There seems to be a growing sense, especially over the last few months that the Church is moving backwards, away from concern for the Truth to a superficial 'Unity'. There seems to be an increasing sense that those who had discovered or rediscovered 'orthodoxy' under Pope Benedict are not welcomed any longer. The most obvious example is Franciscan Friars of the Immaculate, still silenced, still unaware of any specific charges against them after all these months. The 'Kasper theorem' delivered at the Consistory gives the same impression, whatever label you want to give; orthodox, traditional or conservative there is large group of 'concerned' Catholics, especially amongst those touched by St John Paul's theology of marriage, which elsewhere in the Catholic world is a huge number. Again here, the distancing of the entire Bishop's Conference from the Bishop of Portsmouth's reiteration of Cardinal Burkes: no communion for politicians who pass laws contrary to Catholic teaching, is unnerving, for some. It appears that an unsmiling stern-faced Pope Francis was saying a similar things on a broader range of issues, to 'corrupt' Italian politicians only a few days ago in St Peters. In the UK too the resuscitation of ACTA and its apparent promotion by some bishops gives the impression that being a dissenting Catholic carries no consequences, whilst trying to be a faithful one does, most especially if one who is a cleric. Indeed for the dissident a great deal of space is given for dialogue, one is virtually clasped to the breast but for those who oppose them there is only the cold shoulder. It is particularly sad that Bishop Campbell's statement adds to this sense.

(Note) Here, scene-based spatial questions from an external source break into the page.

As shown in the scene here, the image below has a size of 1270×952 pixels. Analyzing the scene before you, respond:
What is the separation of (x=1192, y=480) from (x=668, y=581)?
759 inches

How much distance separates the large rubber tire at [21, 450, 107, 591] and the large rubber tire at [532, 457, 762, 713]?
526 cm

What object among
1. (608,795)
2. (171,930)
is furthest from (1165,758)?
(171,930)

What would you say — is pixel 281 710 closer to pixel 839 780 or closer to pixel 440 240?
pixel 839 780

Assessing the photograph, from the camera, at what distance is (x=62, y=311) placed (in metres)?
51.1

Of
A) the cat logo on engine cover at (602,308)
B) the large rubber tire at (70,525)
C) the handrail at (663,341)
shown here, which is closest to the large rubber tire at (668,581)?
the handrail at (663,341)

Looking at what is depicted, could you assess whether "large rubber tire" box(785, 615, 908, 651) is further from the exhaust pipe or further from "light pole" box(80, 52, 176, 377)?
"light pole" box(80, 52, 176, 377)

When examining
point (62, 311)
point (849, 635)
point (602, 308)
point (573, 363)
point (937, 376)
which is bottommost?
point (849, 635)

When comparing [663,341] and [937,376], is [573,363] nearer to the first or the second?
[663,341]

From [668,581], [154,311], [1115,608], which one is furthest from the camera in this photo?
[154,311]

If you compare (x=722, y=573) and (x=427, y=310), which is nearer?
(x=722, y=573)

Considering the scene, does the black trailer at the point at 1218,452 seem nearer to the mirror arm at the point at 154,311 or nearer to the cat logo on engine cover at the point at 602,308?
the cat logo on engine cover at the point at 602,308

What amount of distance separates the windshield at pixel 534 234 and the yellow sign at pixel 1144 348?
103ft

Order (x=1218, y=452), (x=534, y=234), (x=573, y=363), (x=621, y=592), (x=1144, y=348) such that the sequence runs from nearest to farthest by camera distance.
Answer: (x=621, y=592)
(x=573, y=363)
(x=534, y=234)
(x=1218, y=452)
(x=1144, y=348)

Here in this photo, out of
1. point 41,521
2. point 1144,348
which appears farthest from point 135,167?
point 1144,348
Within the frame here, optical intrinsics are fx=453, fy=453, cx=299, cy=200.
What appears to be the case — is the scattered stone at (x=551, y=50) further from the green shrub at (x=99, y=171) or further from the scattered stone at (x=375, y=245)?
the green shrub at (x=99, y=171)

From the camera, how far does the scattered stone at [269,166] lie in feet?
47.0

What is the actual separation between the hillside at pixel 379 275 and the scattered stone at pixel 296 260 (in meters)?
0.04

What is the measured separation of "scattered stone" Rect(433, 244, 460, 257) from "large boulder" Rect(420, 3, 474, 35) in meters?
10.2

The consequences of course are that Deacon Nick's blog will disappear but criticism will not, "unless a grain of wheat ...", on the contrary, it will grow. Fed by our Holy Father himself, who has told younger people especially to make a mess. There are many lay people out there who share the Pope's sentiments about careerist authoritarian bishops and functionaries, as well as ideological, liquid, bat-like, superficial Christians, or Christians allergic to preaching with watered-down faith, weak-hoped Christians and oh yes, my favourite those, "pastry-shop Christians", these critics seem to be making their voices heard increasingly.